=== WHAT TO DO ===
Convert the records below into a two-column CSV whose header names the columns "query" and "response", with one row per record. Place each record's text and its answer in separate quoted fields, replacing any line breaks with spaces.

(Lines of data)

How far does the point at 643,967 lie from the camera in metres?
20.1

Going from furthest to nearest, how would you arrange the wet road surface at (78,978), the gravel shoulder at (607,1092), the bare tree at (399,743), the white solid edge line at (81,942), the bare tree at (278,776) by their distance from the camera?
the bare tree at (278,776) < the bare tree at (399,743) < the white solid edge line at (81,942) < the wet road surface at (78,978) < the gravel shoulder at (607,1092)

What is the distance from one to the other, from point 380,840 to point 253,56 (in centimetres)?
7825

=== COMPLETED EXERCISE ===
query,response
"How far does the point at 643,967 lie from the camera in metres?","20.1"
"Going from furthest to nearest, how would you arrange the wet road surface at (78,978), the gravel shoulder at (607,1092), the bare tree at (399,743), the white solid edge line at (81,942), the bare tree at (278,776) by their distance from the camera?","the bare tree at (278,776) < the bare tree at (399,743) < the white solid edge line at (81,942) < the wet road surface at (78,978) < the gravel shoulder at (607,1092)"
"What is the distance from one to the other, from point 380,840 to point 253,56 (in centimetres)?","7825"